According to Wilson’s family, she was arrested on charges of assault after a physical altercation on the evening of March 26, 2016. On Easter Sunday morning, Wilson called home to give the family details of her upcoming hearing, which was scheduled for the following Tuesday, and to sing Happy Birthday to her mother. At the end of the call Wilson said she would call back later that evening, but she never did.

“She planned on coming to my house in Riverside after she was released. She told us to come to court because she was coming back home with me,” Wilson’s cousin, Quanesha Francis, said.

The family went to court Tuesday, but Wilson never showed. And after sitting through both the morning and afternoon session, the family questioned court officials who said Wilson’s name was not on the calendar at all.

When the family called the jail for answers, they were given a contact number for which they were told was for an investigator. According to the family, instead, that number was to the morgue.
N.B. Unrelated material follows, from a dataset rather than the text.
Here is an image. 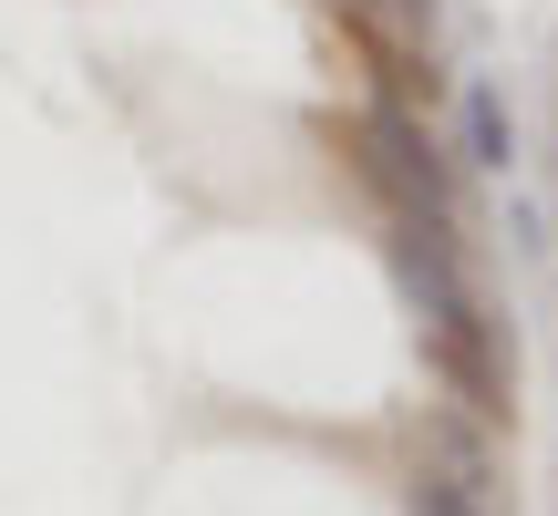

The coroner had Wilson’s time of death listed at 9:24 a.m. on March 27, just shy of two hours after she spoke with her family on the phone.

Wilson’s family has since enlisted the help of the NAACP to get answers for what happened to Wakiesha. According to Francis, they were told Wilson argued with an officer because she was tired and refused to be moved from her cell to a different one. Shortly after that, is when she was found dead.

Jail officials reportedly claimed that after Wilson’s body was discovered, it was sent to USC Medical Center, but after contacting the hospital, the family was told there was no record of Wilson being there. To this date, Wilson’s body still has not been released from the coroner.

These inconsistencies have caused Wilson’s family to suspect that there may be a cover-up related to her death, reminding the public that Wakiesha had a 13-year-old son, and was not suicidal.